Two Wats Whose Names We Do Not Know

While walking along the outside of the Old City on our final day we stumbled upon these two Wats right next to one another. We did not see any Latin characters to let us know the names of the Wats and since our Thai reading skills are non-existent, we simply call them Wat 1 and 2 on Sripoom Road! Each had more of the stunning architectural elements that keep us returning to visit Wats whenever we see them! What's most interesting is how different and unique each is from the next - with the variety of various Asian influences and styles there is always something new to see, yet still there exist enough similarities to represent their Buddhist connection.



Beyond the Wats, the animals, and the Thai food, we found the Night Market (okay, well there is a lot of Thai food here and some animals and even a few Wats nearby...) and spent a few hours on several evenings perusing the stalls. It's a fairly large complex covering several city blocks and including two inner shopping complexes and a full food street.
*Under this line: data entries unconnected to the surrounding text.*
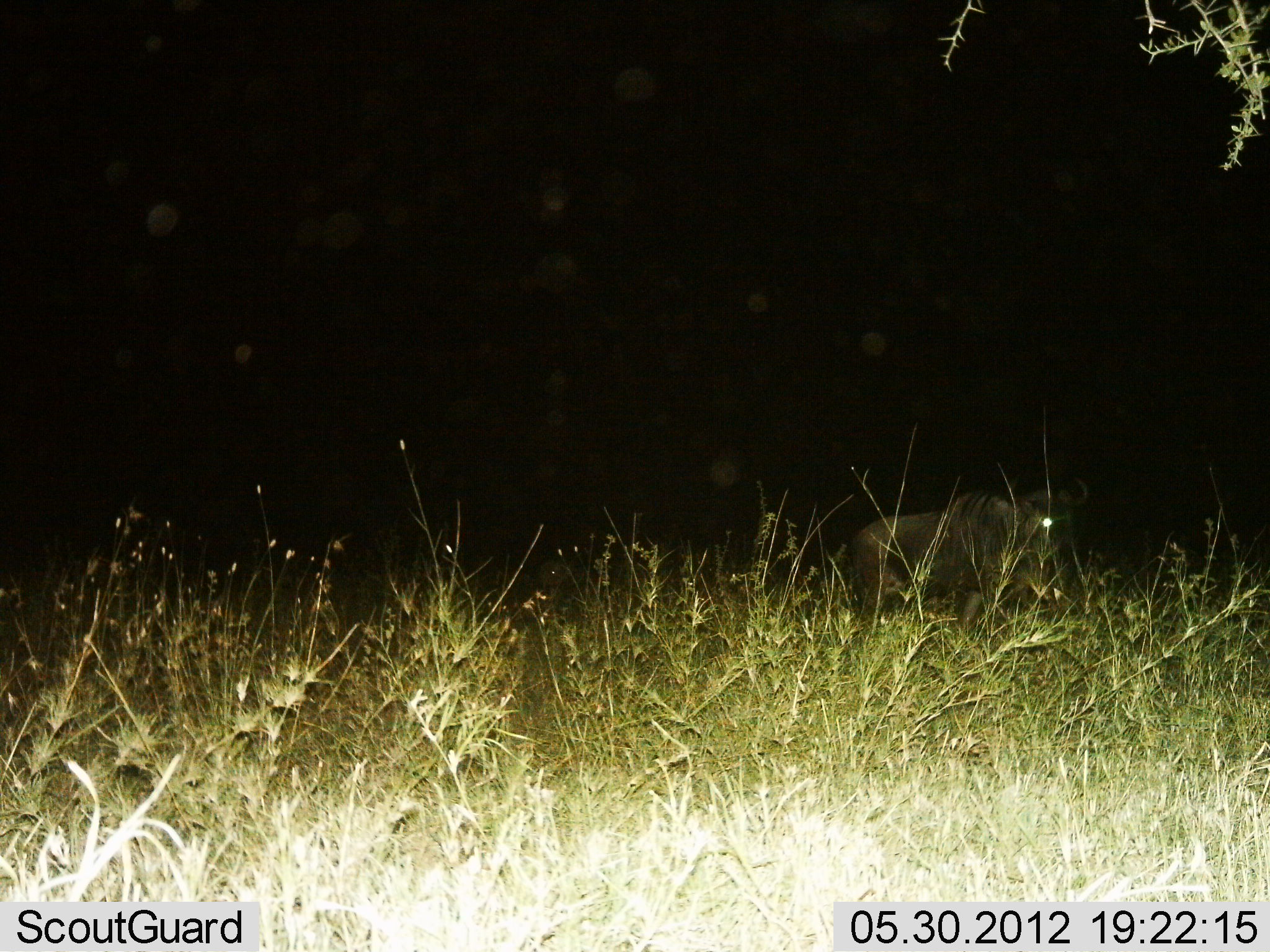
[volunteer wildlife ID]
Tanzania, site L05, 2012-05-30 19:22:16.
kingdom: Animalia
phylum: Chordata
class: Mammalia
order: Artiodactyla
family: Bovidae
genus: Connochaetes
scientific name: Connochaetes taurinus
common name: blue wildebeest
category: wildebeest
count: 1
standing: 40%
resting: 20%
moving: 50%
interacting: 0%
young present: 0%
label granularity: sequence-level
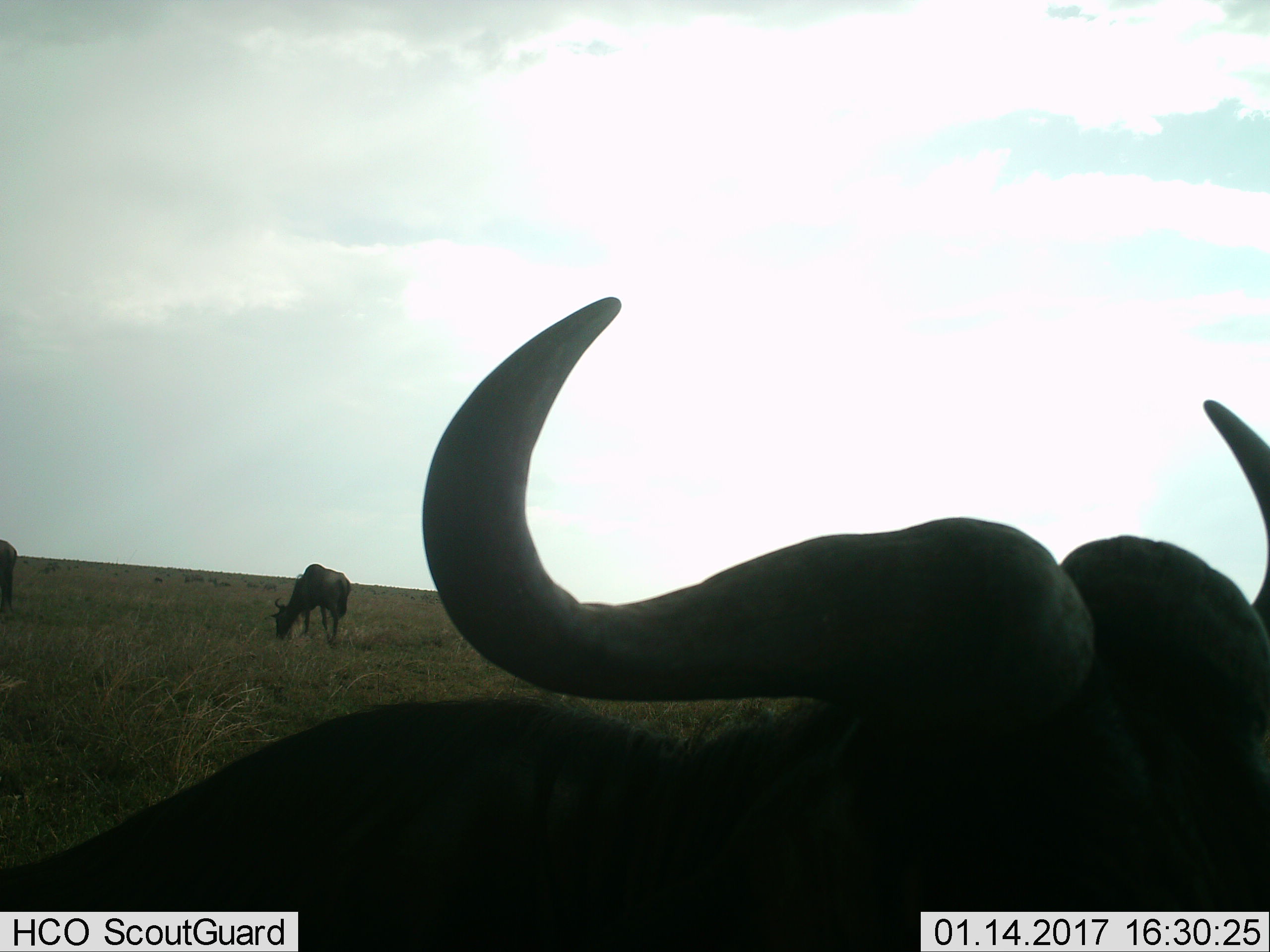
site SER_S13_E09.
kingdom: Animalia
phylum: Chordata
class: Mammalia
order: Artiodactyla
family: Bovidae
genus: Connochaetes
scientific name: Connochaetes taurinus taurinus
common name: blue wildebeest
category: wildebeestblue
Wildebeestblue (blue wildebeest) (Connochaetes taurinus taurinus), count 3. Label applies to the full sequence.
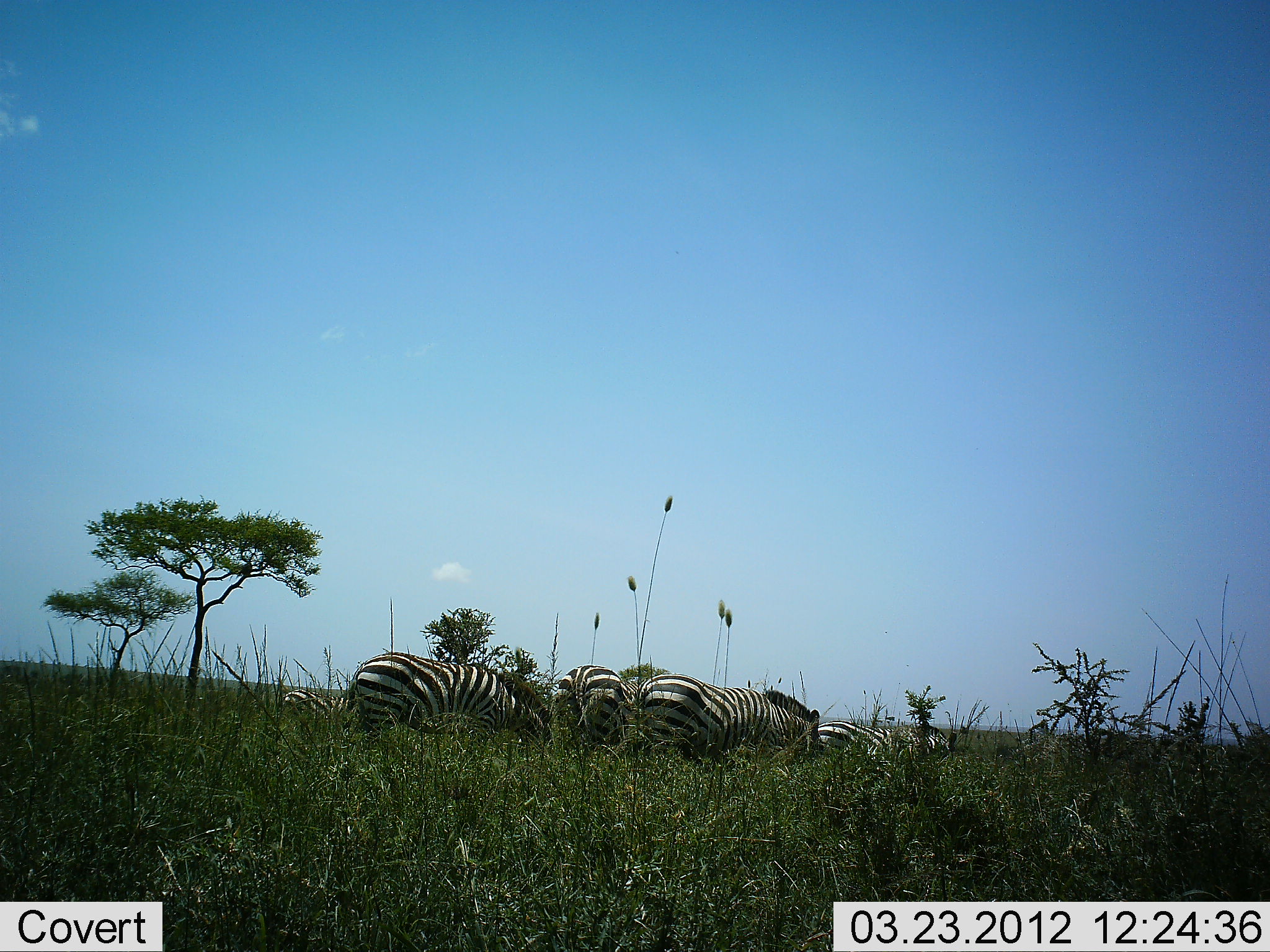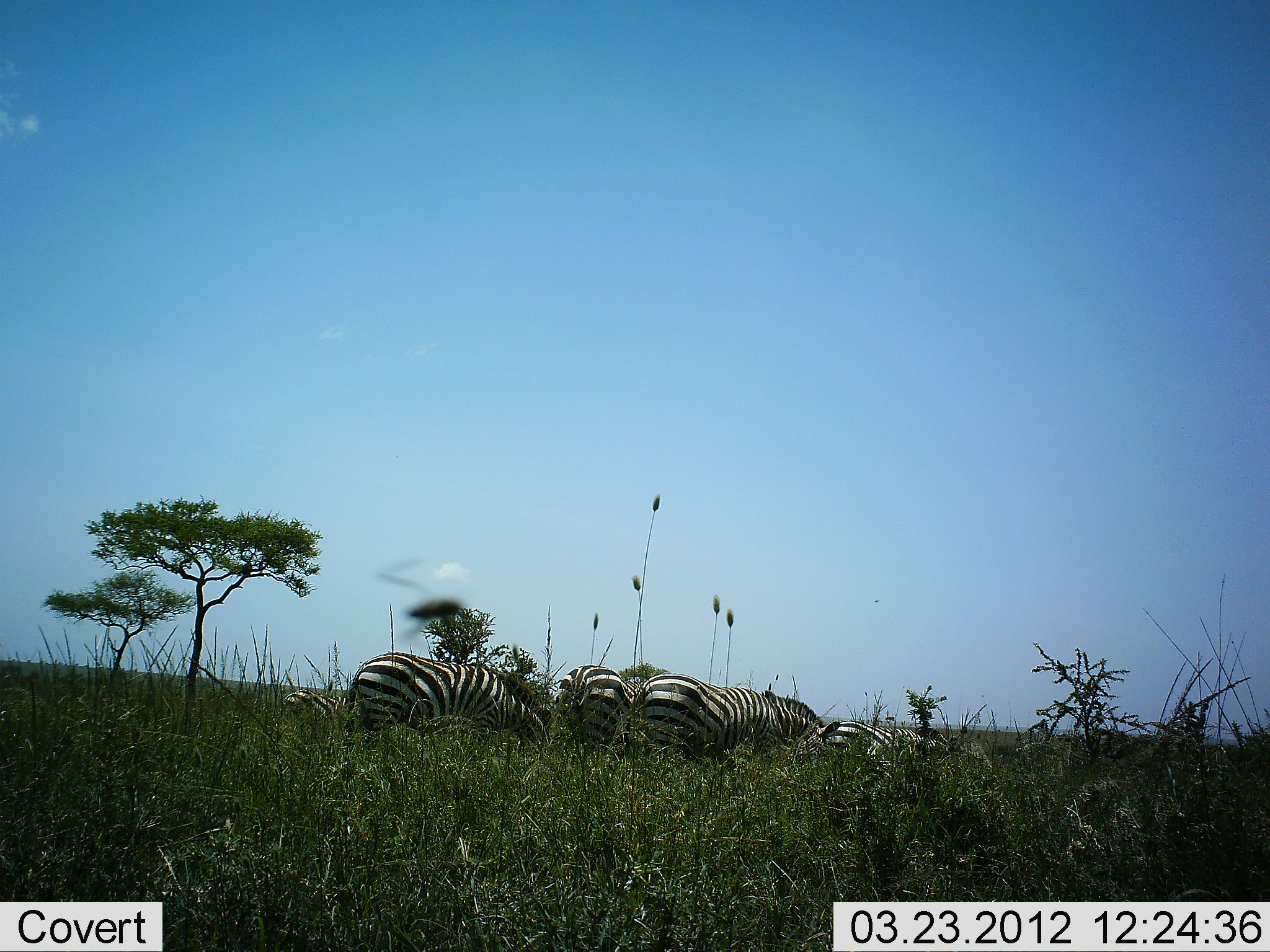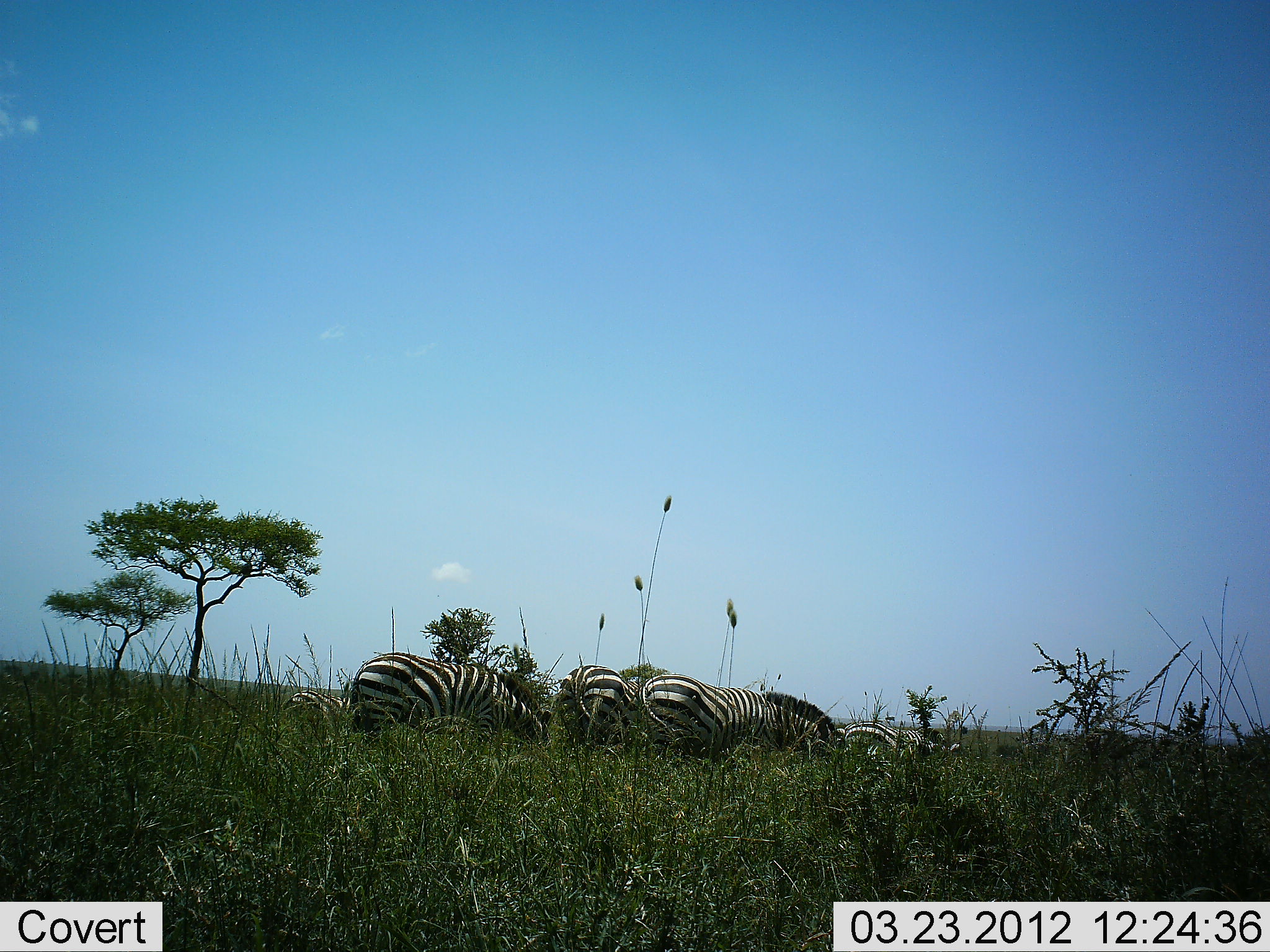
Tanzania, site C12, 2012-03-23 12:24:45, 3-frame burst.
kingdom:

Considering we have come to the end of our round-the-world tour, we suddenly seem more inclined to pick up a small souvenir here and there since we don't have to carry it as far! We've committed to only buying items we can use to decorate our home and represent the local culture/area so we still focus on art that we wonder where to hang. However, we planned on picking up a Buddha statue for our home and fell in love with the lanterns, so went on the hunt for these. Fortunately, as it is promoted, Chiang Mai is the place to find great Thai and general Asian items. We also managed to pick up very low cost flip flops that are sold for way too much money elsewhere (they are just plastic flip flops that happen to have a brand name label) and saw expensive designer handbags for less than $5 - too bad ginnie doesn't think many of them are attractive and we really have no space to carry them anyway. Chiang Mai also has a street filled with used book stores which was perfect for finding a good read to have for our upcoming pool and beach time during the next portion of our journey. We also took advantage of our time and took care of some important errands - ginnie got a free eye exam and 1-year supply of contacts at one of the numerous opticians (there may be as many of these as Wats!) and Anthony could no longer stand his long hair so we found a good barber who gave a nice trim. We debated dental cleanings since they are so affordable, too, but ended up running out of time.

It was a challenge to determine where in Thailand we would make our stops since we had only 11 days remaining and previously booked 6 of them in Bangkok with the timeshare (yeah, we saved the luxury stay for our last week abroad as a special treat - and it is so worth it!!) so with only a few days, we opted for the north when we heard such good things from several travellers we met along the way and we are so glad we did.